This could be as simple as the below, but it has the following assumptions until OP clarifies:
- Sequences are aligned or already the same length.
- If they are aligned, they are provided as an aligned FASTA, rather than another alignment format.
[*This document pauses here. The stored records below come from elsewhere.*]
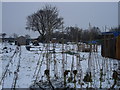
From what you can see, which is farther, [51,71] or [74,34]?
[74,34]

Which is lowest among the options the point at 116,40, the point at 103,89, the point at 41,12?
the point at 103,89

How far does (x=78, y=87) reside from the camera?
3631 millimetres

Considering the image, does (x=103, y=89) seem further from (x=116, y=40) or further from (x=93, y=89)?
(x=116, y=40)

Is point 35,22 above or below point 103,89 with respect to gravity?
above

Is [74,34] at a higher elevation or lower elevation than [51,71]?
higher

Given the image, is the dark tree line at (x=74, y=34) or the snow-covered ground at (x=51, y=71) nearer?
the snow-covered ground at (x=51, y=71)

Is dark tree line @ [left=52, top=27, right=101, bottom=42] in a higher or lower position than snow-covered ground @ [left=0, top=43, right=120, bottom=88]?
higher

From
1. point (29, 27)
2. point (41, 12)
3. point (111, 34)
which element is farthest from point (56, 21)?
point (111, 34)

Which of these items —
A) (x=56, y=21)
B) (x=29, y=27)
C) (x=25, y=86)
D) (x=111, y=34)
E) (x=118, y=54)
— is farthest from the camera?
(x=29, y=27)

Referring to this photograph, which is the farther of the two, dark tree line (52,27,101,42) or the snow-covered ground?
dark tree line (52,27,101,42)

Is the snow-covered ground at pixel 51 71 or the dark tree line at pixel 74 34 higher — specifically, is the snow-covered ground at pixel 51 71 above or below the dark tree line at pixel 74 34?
below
If not, the Hamming functionality can be supplemented with an alignment step, but this will probably start to get slow with the OP's 400,000 sequences.
from Bio import SeqIO
import sys
def hamming_distance(s1, s2):
"""Return the Hamming distance between equal-length sequences"""
if len(s1) != len(s2):
raise ValueError("Undefined for sequences of unequal length")
return sum(ch1 != ch2 for ch1, ch2 in zip(s1, s2))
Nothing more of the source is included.